Sul21 – Para fechar, saindo um pouco da pauta e entrando na política. A gente teve no último domingo muitos negros, homens e mulheres, dessa juventude universitária que falamos, eleitos vereadores. Aqui em Porto Alegre, a gente tinha uma só mulher negra eleita titular na história, há 24 anos, e dessa vez foi formada uma bancada de quatro mulheres negras. Tivemos também a primeira mulher negra eleita em Curitiba. Por todo o Brasil, tivemos resultados nessa área, ainda que muito longe da representatividade real da população. Mas como tu avalia a chegada dessa juventude, formada há pouco tempo nas universidades, nos parlamentos e o que tu acha que isso pode trazer de transformação social?

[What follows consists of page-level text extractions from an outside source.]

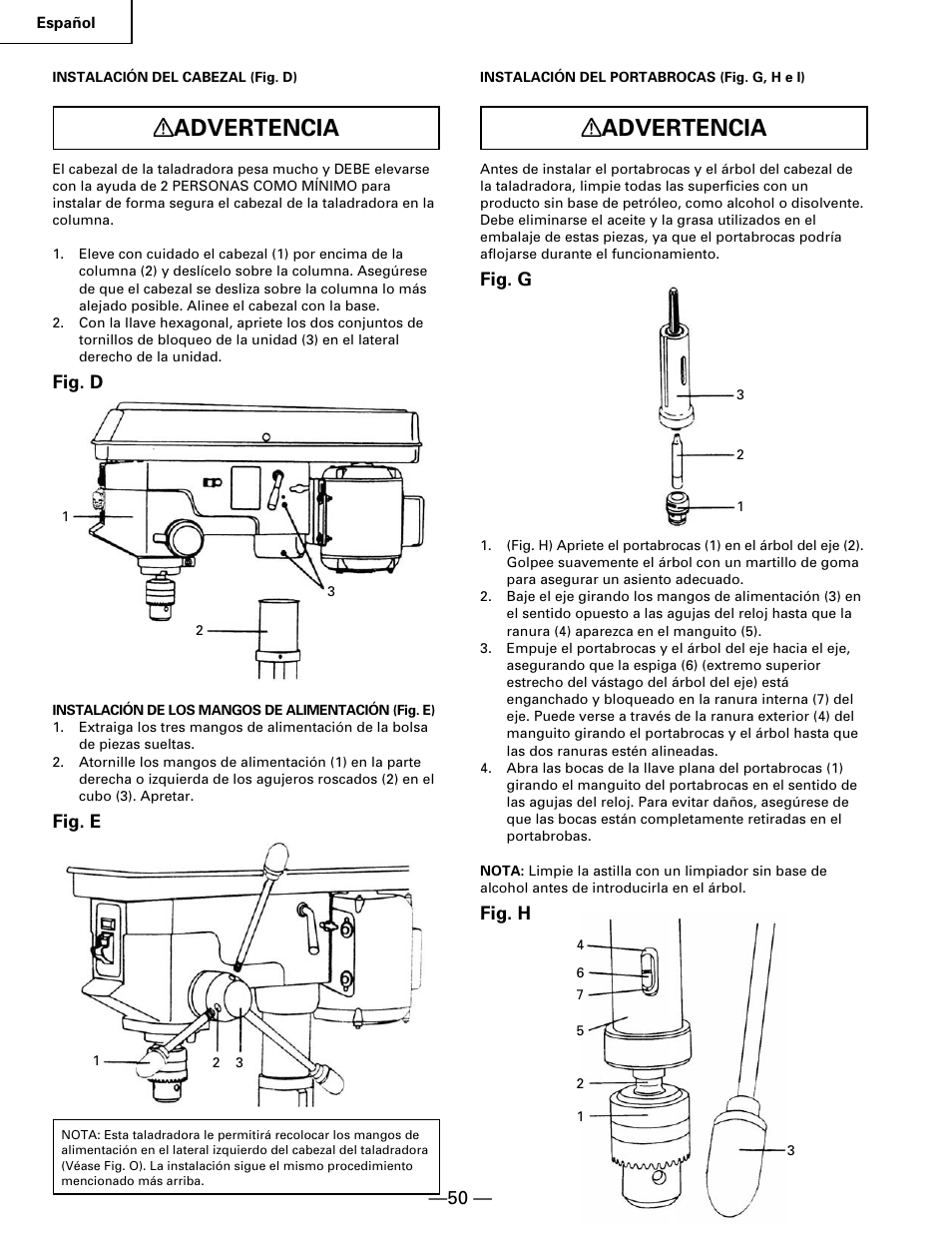 Español

INSTALACIÓN DEL CABEZAL (Fig. D)

ADVERTENCIA

El cabezal de la taladradora pesa mucho y DEBE elevarse con la ayuda de 2 PERSONAS COMO MÍNIMO para instalar de forma segura el cabezal de la taladradora en la columna.

1. Eleve con cuidado el cabezal (1) por encima de la columna (2) y deslícelo sobre la columna. Asegúrese de que el cabezal se desliza sobre la columna lo más alejado posible. Alinee el cabezal con la base.
2. Con la llave hexagonal, apriete los dos conjuntos de tornillos de bloqueo de la unidad (3) en el lateral derecho de la unidad.

Fig. D

1
3
2

INSTALACIÓN DE LOS MANGOS DE ALIMENTACIÓN (Fig. E)
1. Extraiga los tres mangos de alimentación de la bolsa de piezas sueltas.
2. Atornille los mangos de alimentación (1) en la parte derecha o izquierda de los agujeros roscados (2) en el cubo (3). Apretar.

Fig. E

1
2 3

NOTA: Esta taladradora le permitirá recolocar los mangos de alimentación en el lateral izquierdo del cabezal del taladradora (Véase Fig. O). La instalación sigue el mismo procedimiento mencionado más arriba.

INSTALACIÓN DEL PORTABROCAS (Fig. G, H e I)

ADVERTENCIA

Antes de instalar el portabrocas y el árbol del cabezal de la taladradora, limpie todas las superficies con un producto sin base de petróleo, como alcohol o disolvente. Debe eliminarse el aceite y la grasa utilizados en el embalaje de estas piezas, ya que el portabrocas podría aflojarse durante el funcionamiento.

Fig. G

3
2
1

1. (Fig. H) Apriete el portabrocas (1) en el árbol del eje (2). Golpee suavemente el árbol con un martillo de goma para asegurar un asiento adecuado.
2. Baje el eje girando los mangos de alimentación (3) en el sentido opuesto a las agujas del reloj hasta que la ranura (4) aparezca en el manguito (5).
3. Empuje el portabrocas y el árbol del eje hacia el eje, asegurando que la espiga (6) (extremo superior estrecho del vástago del árbol del eje) está enganchado y bloqueado en la ranura interna (7) del eje. Puede verse a través de la ranura exterior (4) del manguito girando el portabrocas y el árbol hasta que las dos ranuras estén alineadas.
4. Abra las bocas de la llave plana del portabrocas (1) girando el manguito del portabrocas en el sentido de las agujas del reloj. Para evitar daños, asegúrese de que las bocas están completamente retiradas en el portabrobas.

NOTA: Limpie la astilla con un limpiador sin base de alcohol antes de introducirla en el árbol.

Fig. H

4
6
7
5
2
1
3

—50 —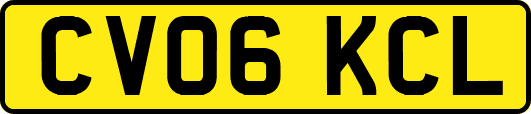 CV06 KCL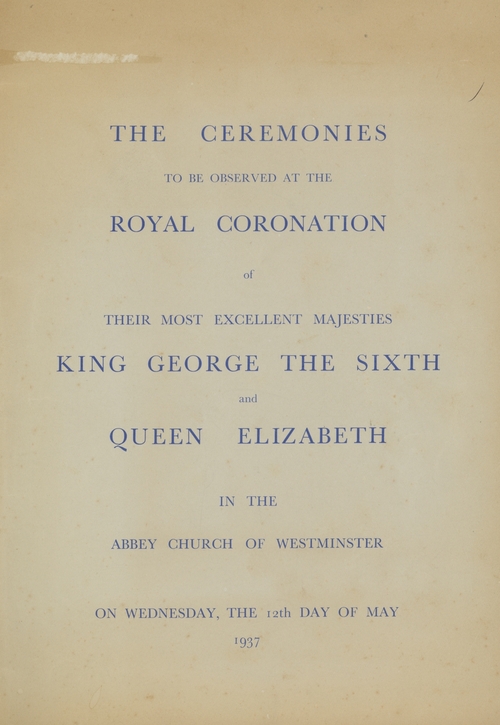 THE CEREMONIES

TO BE OBSERVED AT THE

ROYAL CORONATION

of

THEIR MOST EXCELLENT MAJESTIES

KING GEORGE THE SIXTH

and

QUEEN ELIZABETH

IN THE

ABBEY CHURCH OF WESTMINSTER

ON WEDNESDAY, THE 12th DAY OF MAY

1937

Katiúscia Ribeiro: É, para que nós possamos ter essa transformação social, nós precisamos…Quando eu estive no Roda Viva, em junho, conversando com o ministro Barroso, eu lembro que uma das perguntas que eu fiz a ele foi justamente sobre isso. Para que nós possamos aumentar a diversidade na via pública brasileira, já que somos múltiplos, já que o Brasil é composto majoritariamente por uma população não branca, o que nós precisamos perguntar é por que essa ampla maioria não está compondo esses espaços de decisão e de poder. Para que nós tenhamos um estado democrático de direito, é importante essa alternância de poder e a presença dessa nova bancada, dessas novas pessoas, é de fundamental importância justamente para que possa ter um outro olhar a partir das pessoas que estão na gestão, estão nesse modus de perceber a construção política. Então, é importante a entrada dessas pessoas, é importante a entrada das mulheres negras, é importante a entrada dos homens negros, porque, até hoje, o Estado brasileiro nunca se responsabilizou com as pautas raciais de fato. Quem sabe com a entrada das pessoas pretas nesse espaço, se chegue, se é que é possível, nesse estado democrático de direito.